Exercise objective: Set down the records exactly as they stand, except for any pictures, which you should omit.

[Captioned web images]
Start of Block

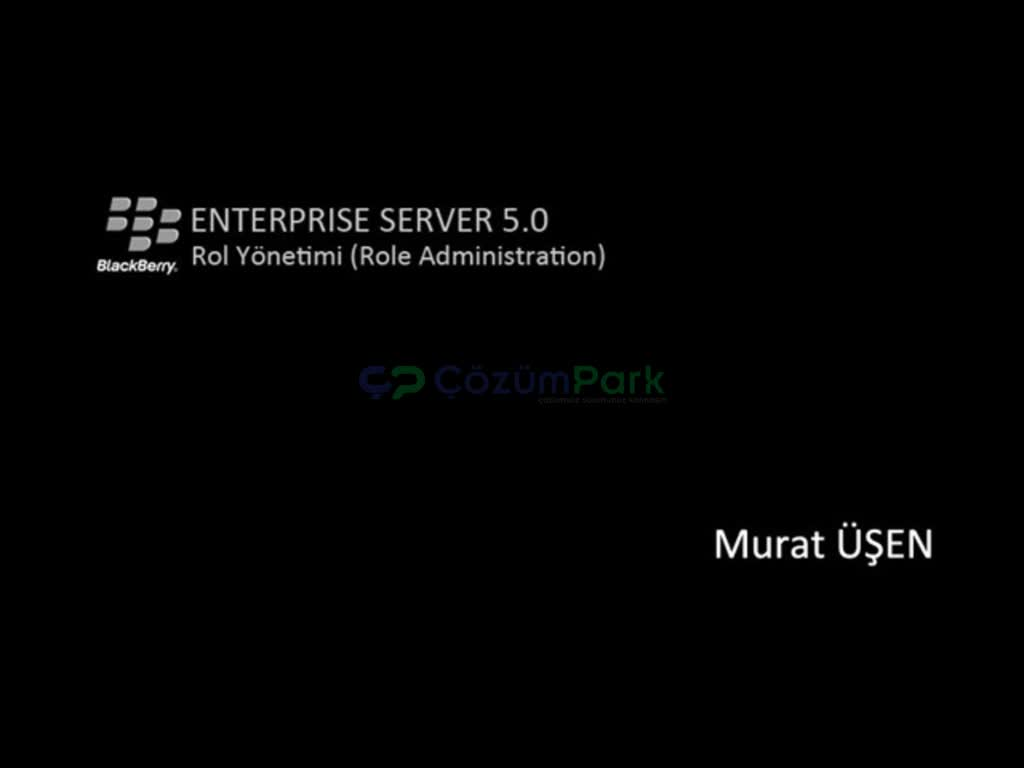 BlackBerry Enterprise Server 5.0 Role Administration
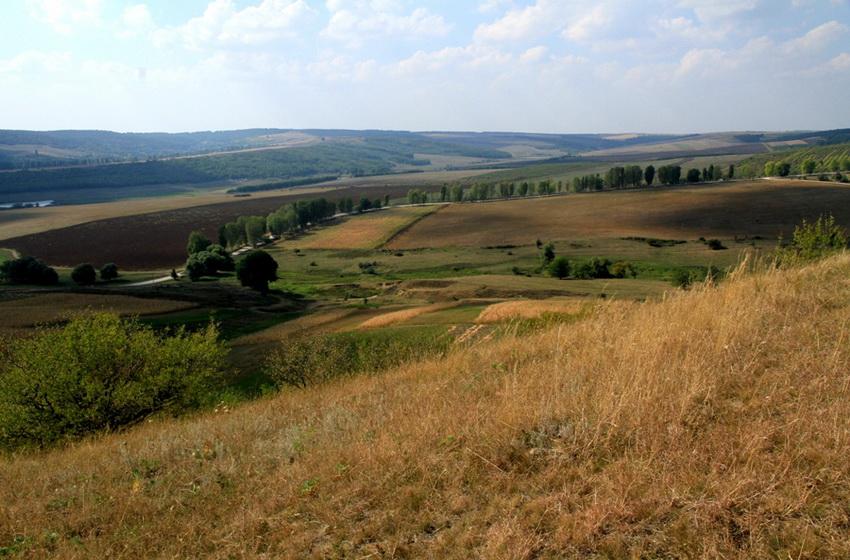 Окрестности Добрушского монастыря
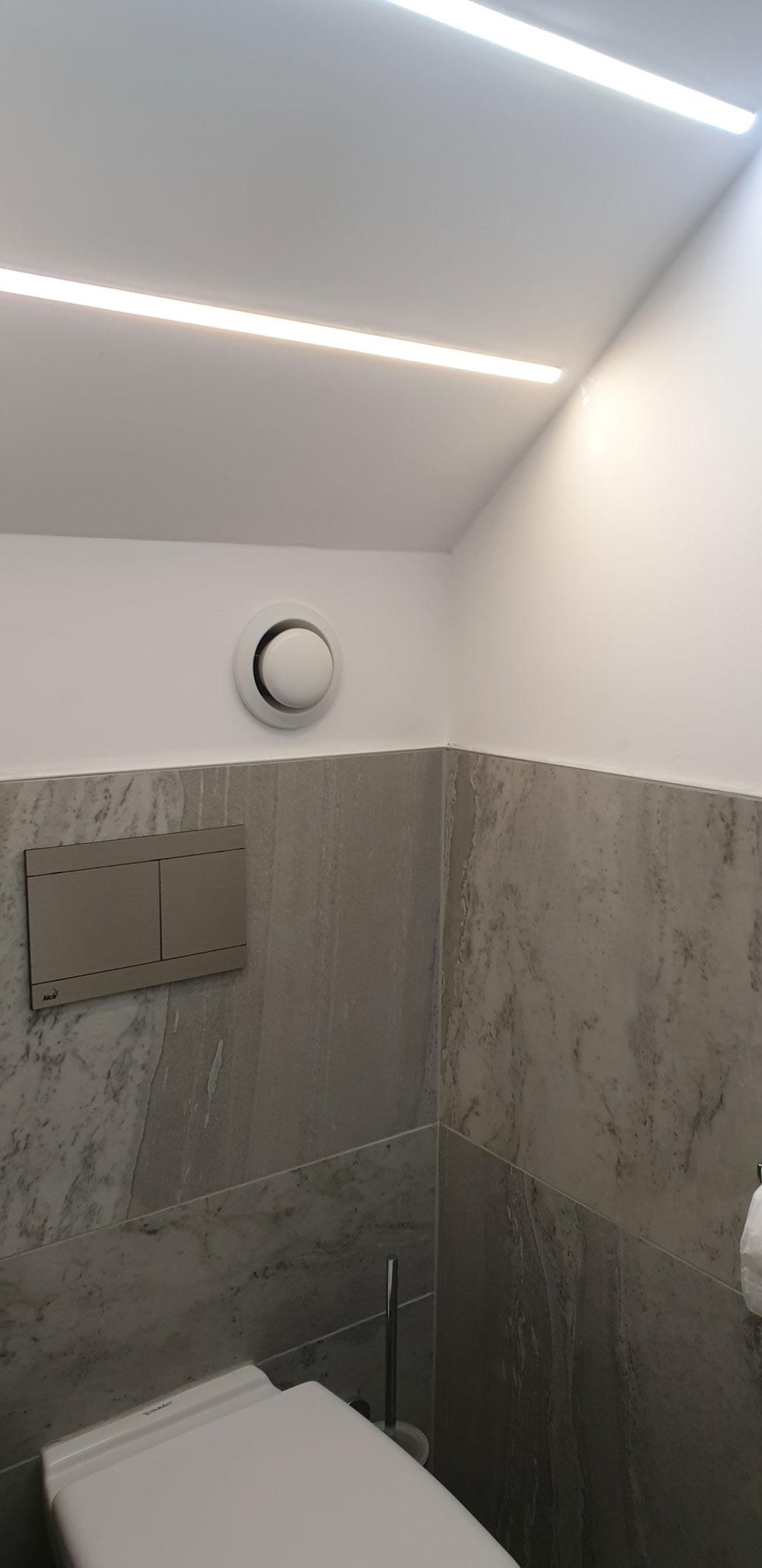 Ireland toilet alp-003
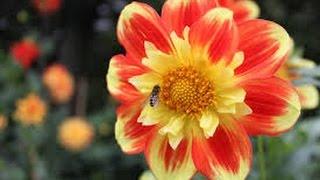 reportage CNN miracle La fleur qui s'ouvre a l'appel a la prière Adhan أزهار تتفتح حينما تسمع الأذان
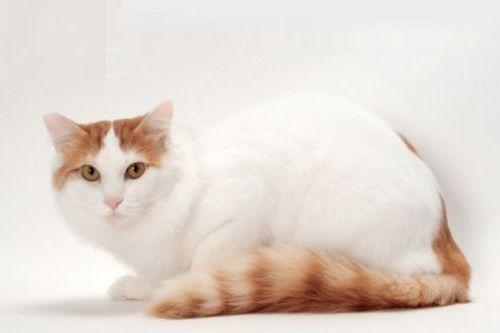 Gambar Kucing Turkish Van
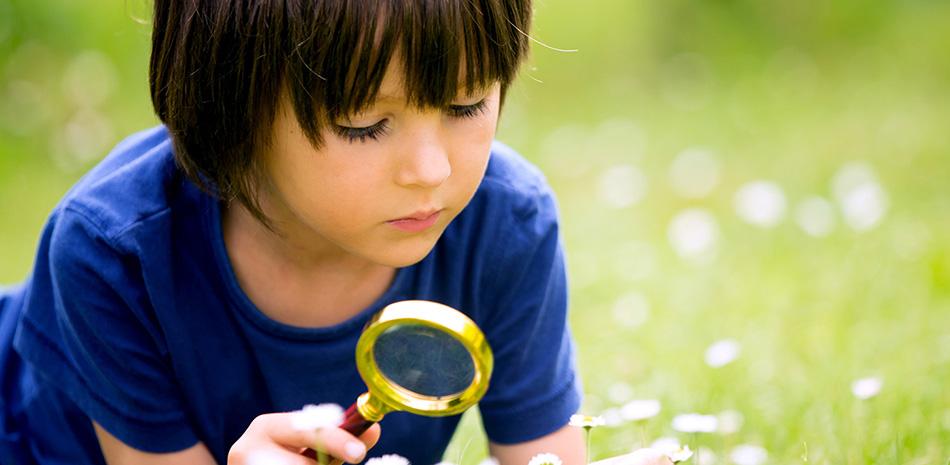 Kind mit Lupe auf der Wiese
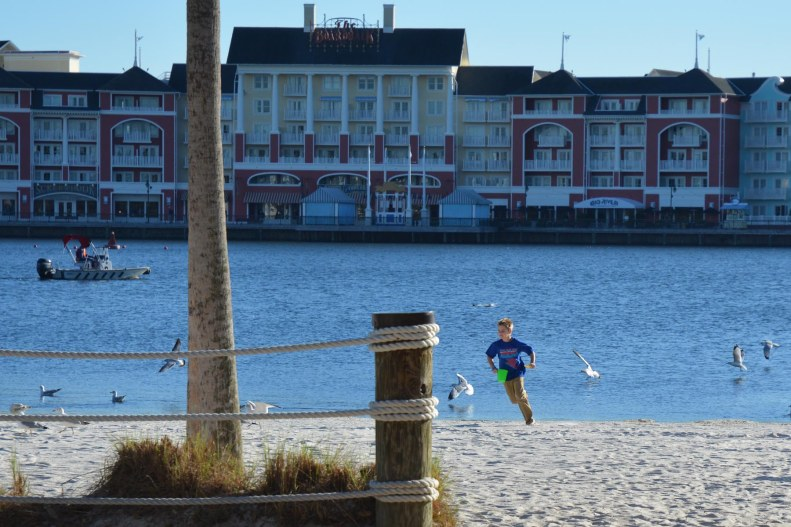 Here's a young guest chasing birds on the sand at Disney's Beach Club Resort on Feb. 5, 2016. We were at Walt Disney World for a long weekend and headed to dinner in EPCOT when I got this shot.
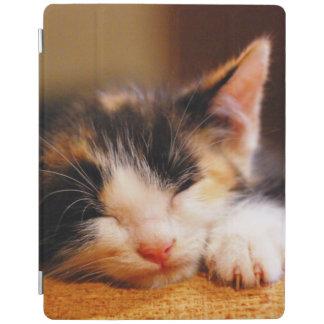 Protection iPad Petit sommeil de Kitty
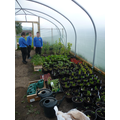 Starting to grow in the poly tunnel.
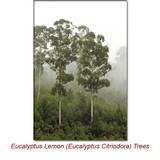 Eucalyptus Lemon (Eucalyptus Citriodora) Essential Oil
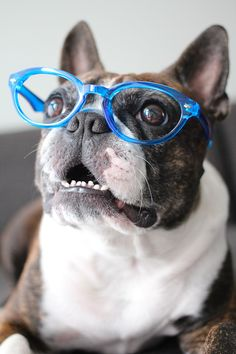 The New Blue Glasses - Pepper and Teddy Cute Puppies, Cute Dogs, Dogs And Puppies, Doggies, Cute Animal Pictures, Puppy Pictures, Boston Terrier Love, Boston Terriers, Animals And Pets
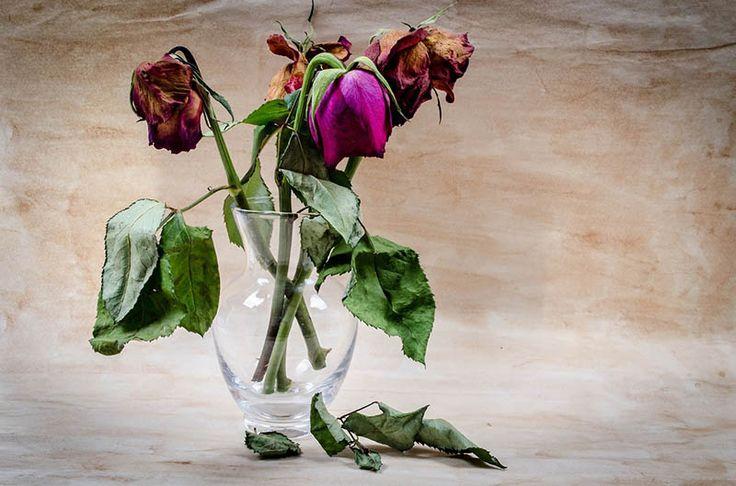 Rodzina: Jak przeżywamy czas żałoby - http://kobieta.guru/jak-przezywamy-czas-zaloby/ - Żałoba jest naturalnym stanem po stracie. Co ważne, nie dotyczy tylko śmierci, ale każdej utraty, na przykład rozpadu związku czy chociażby wyjazdu za granicę.   Przez tożsame etapy przechodzą także osoby i bliscy tych, u których zdiagnozowano poważne choroby. Niekiedy musimy pożegnać się też z jakąś wizją bądź czymś, co nadawało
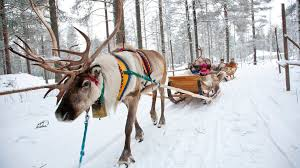 reindeer rides santa claus village visit rovaniemi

End of Block

Your response:
 BlackBerry Enterprise Server 5.0 Role Administration
 Окрестности Добрушского монастыря
 Ireland toilet alp-003
 reportage CNN miracle La fleur qui s'ouvre a l'appel a la prière Adhan أزهار تتفتح حينما تسمع الأذان
 Gambar Kucing Turkish Van
 Kind mit Lupe auf der Wiese
 Here's a young guest chasing birds on the sand at Disney's Beach Club Resort on Feb. 5, 2016. We were at Walt Disney World for a long weekend and headed to dinner in EPCOT when I got this shot.
 Protection iPad Petit sommeil de Kitty
 Starting to grow in the poly tunnel.
 Eucalyptus Lemon (Eucalyptus Citriodora) Essential Oil
 The New Blue Glasses - Pepper and Teddy Cute Puppies, Cute Dogs, Dogs And Puppies, Doggies, Cute Animal Pictures, Puppy Pictures, Boston Terrier Love, Boston Terriers, Animals And Pets
 Rodzina: Jak przeżywamy czas żałoby - http://kobieta.guru/jak-przezywamy-czas-zaloby/ - Żałoba jest naturalnym stanem po stracie. Co ważne, nie dotyczy tylko śmierci, ale każdej utraty, na przykład rozpadu związku czy chociażby wyjazdu za granicę.   Przez tożsame etapy przechodzą także osoby i bliscy tych, u których zdiagnozowano poważne choroby. Niekiedy musimy pożegnać się też z jakąś wizją bądź czymś, co nadawało
 reindeer rides santa claus village visit rovaniemi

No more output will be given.